TEXT
────────────────────────────────────────

Directionality in Fiction: Why You Need it & How to Create it


Every successful story has a sense of direction. The audience wants, and even needs, an idea of where the story is going. If the audience literally has no idea what could happen next, then that often means what happens next doesn't really hold any value one way or another. It's like Willy Wonka's river ride into darkness--confusing, awkward, and a little bizarre. It's hard to trust Willy Wonka to get you anywhere. Writers should avoid being like Willy Wonka, for several reasons.

Wait! you may be thinking. Don't we want our stories to be unpredictable? Isn't not knowing where the story is going more exciting?

Many beginning writers make this mistake (including yours truly back in the day). They think having no clue where the story is going makes it more of a page-turner. They may recall audience members happily describing a story, saying, "I had no clue where it was going!" or "I had no idea what was going to happen next!"

These are just expressions of emotion. In reality, for the audience to even have those emotions, they usually must have a sense of direction first.

────────────────────────────────────────

DATA EXTRACTS
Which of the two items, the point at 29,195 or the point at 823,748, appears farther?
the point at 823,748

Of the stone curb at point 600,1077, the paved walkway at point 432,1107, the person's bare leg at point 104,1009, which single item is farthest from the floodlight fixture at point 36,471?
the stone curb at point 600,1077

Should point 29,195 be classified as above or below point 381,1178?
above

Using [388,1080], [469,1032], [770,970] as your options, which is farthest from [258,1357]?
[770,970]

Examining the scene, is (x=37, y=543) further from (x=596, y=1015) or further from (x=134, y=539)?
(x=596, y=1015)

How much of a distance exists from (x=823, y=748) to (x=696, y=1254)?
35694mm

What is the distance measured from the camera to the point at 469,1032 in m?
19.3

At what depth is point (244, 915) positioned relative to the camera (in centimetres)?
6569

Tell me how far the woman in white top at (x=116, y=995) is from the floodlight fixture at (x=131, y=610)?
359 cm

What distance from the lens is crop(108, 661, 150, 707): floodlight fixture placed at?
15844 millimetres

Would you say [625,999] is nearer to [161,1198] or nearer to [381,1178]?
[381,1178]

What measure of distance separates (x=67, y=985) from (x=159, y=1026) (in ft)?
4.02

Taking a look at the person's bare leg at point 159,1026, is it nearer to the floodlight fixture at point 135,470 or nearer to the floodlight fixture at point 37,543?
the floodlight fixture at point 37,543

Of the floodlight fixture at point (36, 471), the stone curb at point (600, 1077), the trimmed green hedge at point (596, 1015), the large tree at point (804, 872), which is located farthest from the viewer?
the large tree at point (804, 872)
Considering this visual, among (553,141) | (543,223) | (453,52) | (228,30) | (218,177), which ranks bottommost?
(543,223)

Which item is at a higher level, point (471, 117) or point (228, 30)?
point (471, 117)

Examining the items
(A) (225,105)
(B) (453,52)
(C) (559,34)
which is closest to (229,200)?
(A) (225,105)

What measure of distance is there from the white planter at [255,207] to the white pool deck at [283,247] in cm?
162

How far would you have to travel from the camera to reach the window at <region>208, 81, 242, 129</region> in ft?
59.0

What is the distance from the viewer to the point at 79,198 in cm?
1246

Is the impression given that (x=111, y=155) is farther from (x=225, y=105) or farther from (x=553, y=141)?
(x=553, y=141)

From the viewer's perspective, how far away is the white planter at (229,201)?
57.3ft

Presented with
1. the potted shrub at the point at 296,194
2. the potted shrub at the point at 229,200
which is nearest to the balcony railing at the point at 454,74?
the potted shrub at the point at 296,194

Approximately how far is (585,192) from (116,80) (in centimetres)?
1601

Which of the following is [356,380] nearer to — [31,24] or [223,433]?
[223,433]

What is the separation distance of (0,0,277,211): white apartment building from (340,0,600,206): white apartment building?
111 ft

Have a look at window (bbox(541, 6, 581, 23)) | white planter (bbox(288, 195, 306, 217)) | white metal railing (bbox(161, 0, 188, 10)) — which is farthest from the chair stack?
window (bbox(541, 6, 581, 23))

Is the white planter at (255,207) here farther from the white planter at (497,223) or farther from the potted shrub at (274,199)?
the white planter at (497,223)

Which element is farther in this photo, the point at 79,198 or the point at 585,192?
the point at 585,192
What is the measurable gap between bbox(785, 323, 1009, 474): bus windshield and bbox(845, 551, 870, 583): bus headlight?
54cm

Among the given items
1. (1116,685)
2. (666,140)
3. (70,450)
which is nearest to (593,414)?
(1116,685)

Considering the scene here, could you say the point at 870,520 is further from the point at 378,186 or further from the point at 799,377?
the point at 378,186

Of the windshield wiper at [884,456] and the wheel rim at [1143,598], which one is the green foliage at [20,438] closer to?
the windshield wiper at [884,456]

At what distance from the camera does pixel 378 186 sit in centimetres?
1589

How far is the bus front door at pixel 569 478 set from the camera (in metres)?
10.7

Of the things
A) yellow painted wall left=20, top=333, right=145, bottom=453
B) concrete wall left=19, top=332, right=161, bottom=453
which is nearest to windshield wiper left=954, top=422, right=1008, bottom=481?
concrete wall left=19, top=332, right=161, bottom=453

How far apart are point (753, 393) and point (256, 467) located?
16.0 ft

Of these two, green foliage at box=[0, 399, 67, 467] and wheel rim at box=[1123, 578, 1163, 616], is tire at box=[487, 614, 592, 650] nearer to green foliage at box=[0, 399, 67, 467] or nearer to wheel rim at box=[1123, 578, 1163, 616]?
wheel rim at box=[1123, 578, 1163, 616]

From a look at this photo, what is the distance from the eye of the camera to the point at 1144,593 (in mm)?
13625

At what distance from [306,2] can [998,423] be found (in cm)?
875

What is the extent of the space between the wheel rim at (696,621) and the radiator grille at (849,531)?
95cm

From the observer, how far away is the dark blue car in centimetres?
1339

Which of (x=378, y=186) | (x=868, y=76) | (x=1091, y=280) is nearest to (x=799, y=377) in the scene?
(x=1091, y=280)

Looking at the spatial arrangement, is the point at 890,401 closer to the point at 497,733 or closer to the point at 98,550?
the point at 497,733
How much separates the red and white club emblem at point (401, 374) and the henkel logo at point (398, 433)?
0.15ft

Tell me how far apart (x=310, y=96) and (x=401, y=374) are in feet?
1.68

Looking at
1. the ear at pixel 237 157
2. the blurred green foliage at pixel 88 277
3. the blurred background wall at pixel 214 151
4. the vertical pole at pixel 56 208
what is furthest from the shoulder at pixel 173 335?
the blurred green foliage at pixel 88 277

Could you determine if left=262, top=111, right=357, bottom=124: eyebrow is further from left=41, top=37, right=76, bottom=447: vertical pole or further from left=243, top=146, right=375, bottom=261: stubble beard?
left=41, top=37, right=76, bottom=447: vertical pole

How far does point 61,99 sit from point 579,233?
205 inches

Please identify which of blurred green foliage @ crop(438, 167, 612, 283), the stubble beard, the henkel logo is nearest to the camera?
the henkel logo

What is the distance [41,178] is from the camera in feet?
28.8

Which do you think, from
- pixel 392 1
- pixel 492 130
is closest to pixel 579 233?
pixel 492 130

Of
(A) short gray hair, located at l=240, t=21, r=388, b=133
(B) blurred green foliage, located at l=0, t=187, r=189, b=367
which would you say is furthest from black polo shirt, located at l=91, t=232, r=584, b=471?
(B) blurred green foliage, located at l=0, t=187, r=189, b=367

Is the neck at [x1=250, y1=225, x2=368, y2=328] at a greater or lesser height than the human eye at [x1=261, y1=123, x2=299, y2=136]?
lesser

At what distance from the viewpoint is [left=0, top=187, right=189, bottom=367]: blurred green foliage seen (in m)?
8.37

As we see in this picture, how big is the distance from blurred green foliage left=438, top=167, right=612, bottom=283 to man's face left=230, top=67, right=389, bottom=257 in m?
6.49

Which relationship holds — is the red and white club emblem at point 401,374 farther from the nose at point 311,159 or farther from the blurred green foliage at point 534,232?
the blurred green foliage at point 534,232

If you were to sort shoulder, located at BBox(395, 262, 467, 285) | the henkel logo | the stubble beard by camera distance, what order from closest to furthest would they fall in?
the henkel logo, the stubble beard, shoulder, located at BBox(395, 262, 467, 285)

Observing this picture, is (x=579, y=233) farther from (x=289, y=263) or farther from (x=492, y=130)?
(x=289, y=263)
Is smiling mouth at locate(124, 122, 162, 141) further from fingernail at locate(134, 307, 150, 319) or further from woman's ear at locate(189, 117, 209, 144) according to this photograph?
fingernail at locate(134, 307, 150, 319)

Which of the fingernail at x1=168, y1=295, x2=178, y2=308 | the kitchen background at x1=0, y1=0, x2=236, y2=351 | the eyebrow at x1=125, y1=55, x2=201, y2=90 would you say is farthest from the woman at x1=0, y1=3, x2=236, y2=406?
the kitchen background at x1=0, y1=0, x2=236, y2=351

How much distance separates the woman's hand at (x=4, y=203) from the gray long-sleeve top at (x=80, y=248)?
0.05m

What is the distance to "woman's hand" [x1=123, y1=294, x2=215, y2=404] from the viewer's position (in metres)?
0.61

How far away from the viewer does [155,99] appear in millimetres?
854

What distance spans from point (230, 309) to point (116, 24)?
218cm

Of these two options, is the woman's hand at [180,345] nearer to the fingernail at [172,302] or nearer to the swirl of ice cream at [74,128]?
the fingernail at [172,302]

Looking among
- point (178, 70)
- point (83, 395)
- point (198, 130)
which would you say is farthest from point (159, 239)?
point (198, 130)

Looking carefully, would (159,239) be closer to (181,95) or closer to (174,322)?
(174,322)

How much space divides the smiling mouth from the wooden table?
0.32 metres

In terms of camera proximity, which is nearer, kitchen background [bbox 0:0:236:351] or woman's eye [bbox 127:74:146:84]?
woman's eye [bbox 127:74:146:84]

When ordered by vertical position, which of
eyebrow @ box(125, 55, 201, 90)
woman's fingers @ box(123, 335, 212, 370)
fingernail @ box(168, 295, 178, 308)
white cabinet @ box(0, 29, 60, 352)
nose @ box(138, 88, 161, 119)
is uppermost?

────────────────────────────────────────

TRY IT
In the text on directionality in fiction, what must the audience usually have before they can feel that they "had no idea what was going to happen next"? The entries are separate from the text on directionality in fiction.

PROBLEM SOLUTION
A sense of direction.